Radio 4 was born on 30 September 1967, descended from the original National Service of the BBC (from the 1920s) and the Home Service, from the war years. A few programmes have survived its metamorphoses, among them the Daily Service (oddly omitted from the book's list of long-running programmes - more than 80 years old). The station, under its various names, has provided a home for some of the nation's best-loved institutions: among them Farming Today (77 years old), Desert Island Discs (72), Any Questions? (66), Book at Bedtime (65), Today (57), and Thought for the Day (44 - but previously known as Lift Up Your Hearts and Ten to Eight, going back over seven decades).

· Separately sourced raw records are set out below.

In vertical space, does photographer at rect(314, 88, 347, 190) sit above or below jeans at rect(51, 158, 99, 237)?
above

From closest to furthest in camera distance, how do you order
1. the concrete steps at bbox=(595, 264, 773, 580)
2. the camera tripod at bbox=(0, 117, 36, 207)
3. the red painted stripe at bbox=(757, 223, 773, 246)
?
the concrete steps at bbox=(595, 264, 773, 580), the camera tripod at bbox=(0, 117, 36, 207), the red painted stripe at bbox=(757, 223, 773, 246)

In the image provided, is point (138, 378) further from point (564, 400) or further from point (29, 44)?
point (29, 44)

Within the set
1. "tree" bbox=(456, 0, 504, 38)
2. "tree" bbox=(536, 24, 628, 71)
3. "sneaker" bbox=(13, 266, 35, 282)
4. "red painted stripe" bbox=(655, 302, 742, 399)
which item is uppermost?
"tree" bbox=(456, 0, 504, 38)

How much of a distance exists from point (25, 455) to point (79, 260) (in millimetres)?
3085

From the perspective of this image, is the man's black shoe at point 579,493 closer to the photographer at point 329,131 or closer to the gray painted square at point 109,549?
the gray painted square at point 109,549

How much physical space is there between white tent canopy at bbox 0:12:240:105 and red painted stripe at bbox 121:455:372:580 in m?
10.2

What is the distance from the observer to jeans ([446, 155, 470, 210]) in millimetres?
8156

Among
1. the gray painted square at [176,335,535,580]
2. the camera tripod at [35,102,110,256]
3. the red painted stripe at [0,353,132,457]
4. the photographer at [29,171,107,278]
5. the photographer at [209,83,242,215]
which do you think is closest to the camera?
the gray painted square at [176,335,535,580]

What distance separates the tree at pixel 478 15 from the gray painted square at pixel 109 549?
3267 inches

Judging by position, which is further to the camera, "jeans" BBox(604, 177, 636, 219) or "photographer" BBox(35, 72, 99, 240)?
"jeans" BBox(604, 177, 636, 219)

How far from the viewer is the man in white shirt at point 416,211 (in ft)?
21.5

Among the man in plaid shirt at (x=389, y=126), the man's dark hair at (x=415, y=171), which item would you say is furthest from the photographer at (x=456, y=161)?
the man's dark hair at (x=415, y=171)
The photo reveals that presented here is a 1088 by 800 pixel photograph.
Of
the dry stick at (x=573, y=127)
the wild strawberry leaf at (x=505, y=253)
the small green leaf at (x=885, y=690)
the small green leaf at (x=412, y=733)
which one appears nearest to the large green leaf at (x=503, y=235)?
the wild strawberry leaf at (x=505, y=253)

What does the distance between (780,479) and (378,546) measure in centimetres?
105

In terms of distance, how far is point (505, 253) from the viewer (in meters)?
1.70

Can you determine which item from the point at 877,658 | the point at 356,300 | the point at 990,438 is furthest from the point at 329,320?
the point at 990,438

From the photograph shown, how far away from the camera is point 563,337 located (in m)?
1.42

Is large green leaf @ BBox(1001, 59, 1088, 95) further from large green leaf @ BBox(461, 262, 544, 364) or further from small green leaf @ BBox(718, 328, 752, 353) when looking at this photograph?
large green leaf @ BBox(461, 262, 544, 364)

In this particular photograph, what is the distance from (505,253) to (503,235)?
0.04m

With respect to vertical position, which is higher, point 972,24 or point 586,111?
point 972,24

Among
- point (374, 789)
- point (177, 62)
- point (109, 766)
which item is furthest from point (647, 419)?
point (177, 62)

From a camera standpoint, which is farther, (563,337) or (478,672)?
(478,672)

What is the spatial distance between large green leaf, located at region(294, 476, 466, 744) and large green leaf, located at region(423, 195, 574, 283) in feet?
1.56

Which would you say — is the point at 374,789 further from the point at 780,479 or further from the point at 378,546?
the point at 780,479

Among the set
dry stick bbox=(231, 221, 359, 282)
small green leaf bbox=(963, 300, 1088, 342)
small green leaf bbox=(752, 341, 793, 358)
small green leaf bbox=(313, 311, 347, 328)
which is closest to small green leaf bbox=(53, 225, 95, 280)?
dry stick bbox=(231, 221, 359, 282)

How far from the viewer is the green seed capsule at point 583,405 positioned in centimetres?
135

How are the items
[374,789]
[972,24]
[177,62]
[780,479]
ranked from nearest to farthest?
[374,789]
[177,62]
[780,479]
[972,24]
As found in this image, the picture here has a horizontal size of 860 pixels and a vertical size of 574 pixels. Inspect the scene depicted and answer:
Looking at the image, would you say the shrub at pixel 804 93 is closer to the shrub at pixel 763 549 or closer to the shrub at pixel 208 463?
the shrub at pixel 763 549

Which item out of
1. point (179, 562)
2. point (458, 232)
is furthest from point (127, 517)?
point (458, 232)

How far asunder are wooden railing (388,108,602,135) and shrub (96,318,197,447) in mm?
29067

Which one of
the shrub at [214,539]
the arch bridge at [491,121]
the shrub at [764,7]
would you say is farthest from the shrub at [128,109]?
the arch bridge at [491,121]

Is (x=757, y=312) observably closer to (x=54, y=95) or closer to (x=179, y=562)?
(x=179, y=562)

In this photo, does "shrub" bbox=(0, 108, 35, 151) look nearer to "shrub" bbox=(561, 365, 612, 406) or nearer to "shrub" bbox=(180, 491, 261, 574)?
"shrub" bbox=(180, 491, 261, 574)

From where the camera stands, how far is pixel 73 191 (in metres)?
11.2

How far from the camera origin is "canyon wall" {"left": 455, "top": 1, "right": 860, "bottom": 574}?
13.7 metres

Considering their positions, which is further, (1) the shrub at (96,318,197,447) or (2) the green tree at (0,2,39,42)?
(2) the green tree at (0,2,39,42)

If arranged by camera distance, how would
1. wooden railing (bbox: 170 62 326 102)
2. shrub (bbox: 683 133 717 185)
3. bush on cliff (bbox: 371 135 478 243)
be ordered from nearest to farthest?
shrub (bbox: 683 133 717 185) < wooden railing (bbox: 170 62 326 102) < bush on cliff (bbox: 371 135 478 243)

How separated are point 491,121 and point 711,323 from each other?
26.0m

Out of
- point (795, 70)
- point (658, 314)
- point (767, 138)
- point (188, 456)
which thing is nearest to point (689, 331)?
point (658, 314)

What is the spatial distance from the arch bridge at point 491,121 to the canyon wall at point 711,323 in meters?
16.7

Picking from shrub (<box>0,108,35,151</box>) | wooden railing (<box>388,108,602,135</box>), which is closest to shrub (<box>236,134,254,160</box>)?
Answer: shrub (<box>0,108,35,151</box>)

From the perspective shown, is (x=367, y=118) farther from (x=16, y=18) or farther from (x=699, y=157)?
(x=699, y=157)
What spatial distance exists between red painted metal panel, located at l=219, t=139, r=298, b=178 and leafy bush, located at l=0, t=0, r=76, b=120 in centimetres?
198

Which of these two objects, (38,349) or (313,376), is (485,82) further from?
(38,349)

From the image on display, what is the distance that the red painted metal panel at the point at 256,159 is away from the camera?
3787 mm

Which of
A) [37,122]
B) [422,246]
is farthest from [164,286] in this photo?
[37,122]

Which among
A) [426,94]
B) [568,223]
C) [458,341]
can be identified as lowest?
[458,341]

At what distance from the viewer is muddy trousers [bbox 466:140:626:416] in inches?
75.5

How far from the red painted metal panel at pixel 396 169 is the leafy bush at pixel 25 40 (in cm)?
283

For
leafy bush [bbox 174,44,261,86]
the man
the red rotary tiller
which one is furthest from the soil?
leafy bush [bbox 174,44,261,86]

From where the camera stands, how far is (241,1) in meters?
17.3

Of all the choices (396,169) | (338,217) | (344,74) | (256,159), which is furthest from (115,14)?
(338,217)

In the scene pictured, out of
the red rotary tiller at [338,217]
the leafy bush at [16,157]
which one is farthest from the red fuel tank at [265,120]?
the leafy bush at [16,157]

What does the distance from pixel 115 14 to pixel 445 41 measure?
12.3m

Radio 4 listeners are, on the whole, resistant to change. Move or drop a programme, and a BBC channel controller will feel the full fury of middle England. Familiarity, with a bit of style and well-crafted content, is what listeners look for. A former Controller of Radio 4, Monica Sims, argued, however, that its real secret was serendipity, the quality of surprise. Leave the radio on in the car, and the next programme - which might be a play, or about archaeology, art, music history, politics, or books - will so capture your attention that you find yourself sitting in the car park waiting to hear the end.

Radio 4 listeners are well served with serendipity. It is almost certainly unique in the broadcasting world, a radio channel that actually broadcasts programmes rather than "programming". For the Love of Radio 4 has a chapter on Religion and Ethics, but also chapters on Test Match Special, Woman's Hour, Drama and Comedy, Arts, Culture and History, Gardeners' Question Time, and The Archers - and several dozen more. Simply to list them is to demonstrate why there is nothing like it anywhere else in the world. This is radio without records, phone-ins, or obtrusive personalities. It seldom shouts at you, and never insults the listeners' intelligence. Amazingly, it survives and even flourishes. Its devotees call it "a good listen". They will enjoy this book.

Canon David Winter is a retired cleric in the diocese of Oxford, and a former Head of Religious Broadcasting at the BBC.